Would you print only the lines running from the one with "Laser Leveler Self" to the final line of the data below, word for word and without pictures?

================

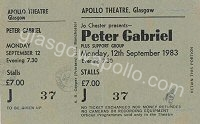 Peter Gabriel - Zerra One - 12/09/1983
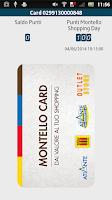 Screenshot of Montello Card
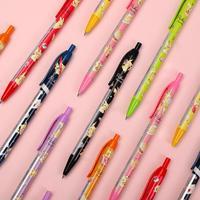 8pcs/set kamio japan Pikachu limited gel pen Cute Cartoon Kawaii Modeling 0.38mm Press Gel Pen for student writing stationery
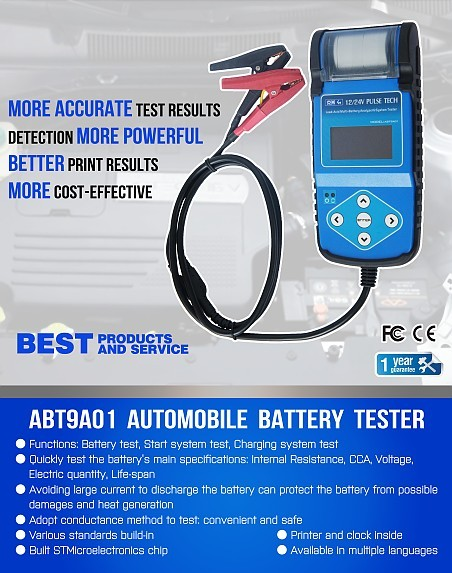 ABT9A01 Automotive Battery Tester with printer 1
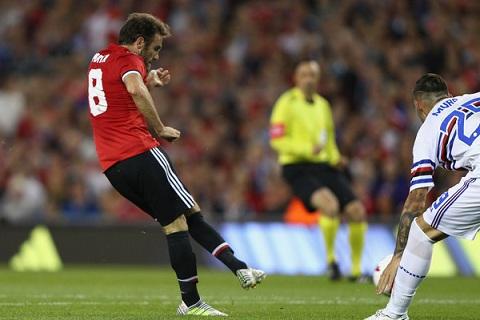 Man United duoc gi sau tour du dau he 2017 hinh anh 5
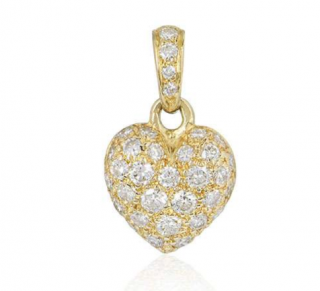 Cartier Diamond Charm set in Yellow Gold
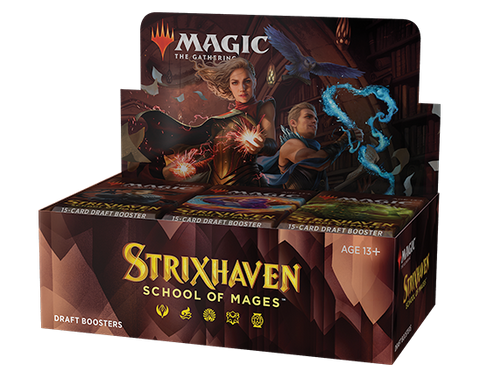 Strixhaven DRAFT Booster Box  (sealed box)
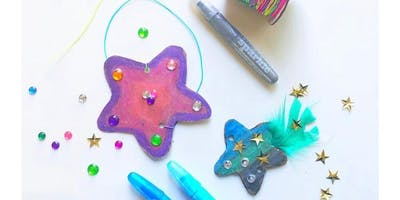 Sing, sign and craft a ...starfish headband!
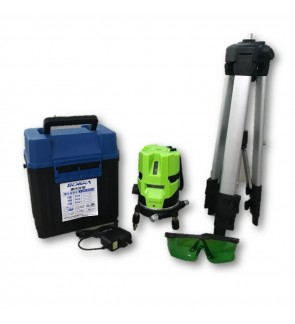 Laser Leveler Self Leveling 3 Line 4 Point 2V1H Green Laser Level Measure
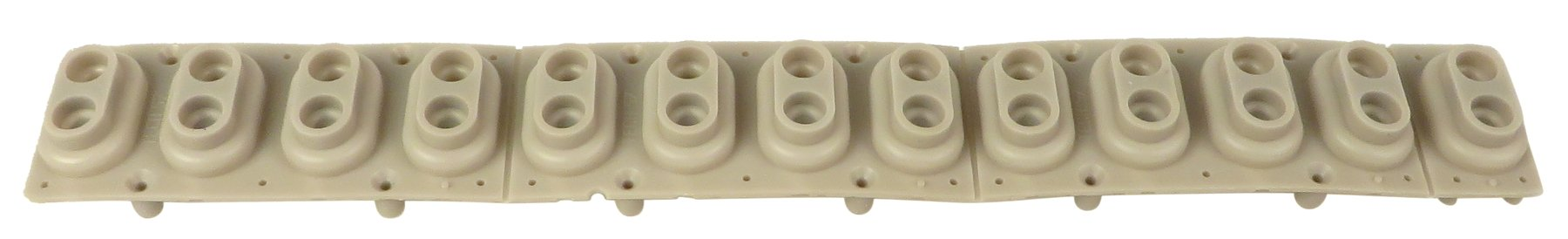 Rubber Contact Strip for PC2X and K2000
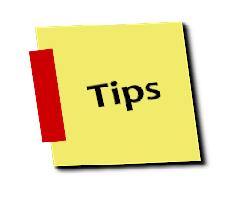 unix tips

================

● Exercise output
 Laser Leveler Self Leveling 3 Line 4 Point 2V1H Green Laser Level Measure
 Rubber Contact Strip for PC2X and K2000
 unix tips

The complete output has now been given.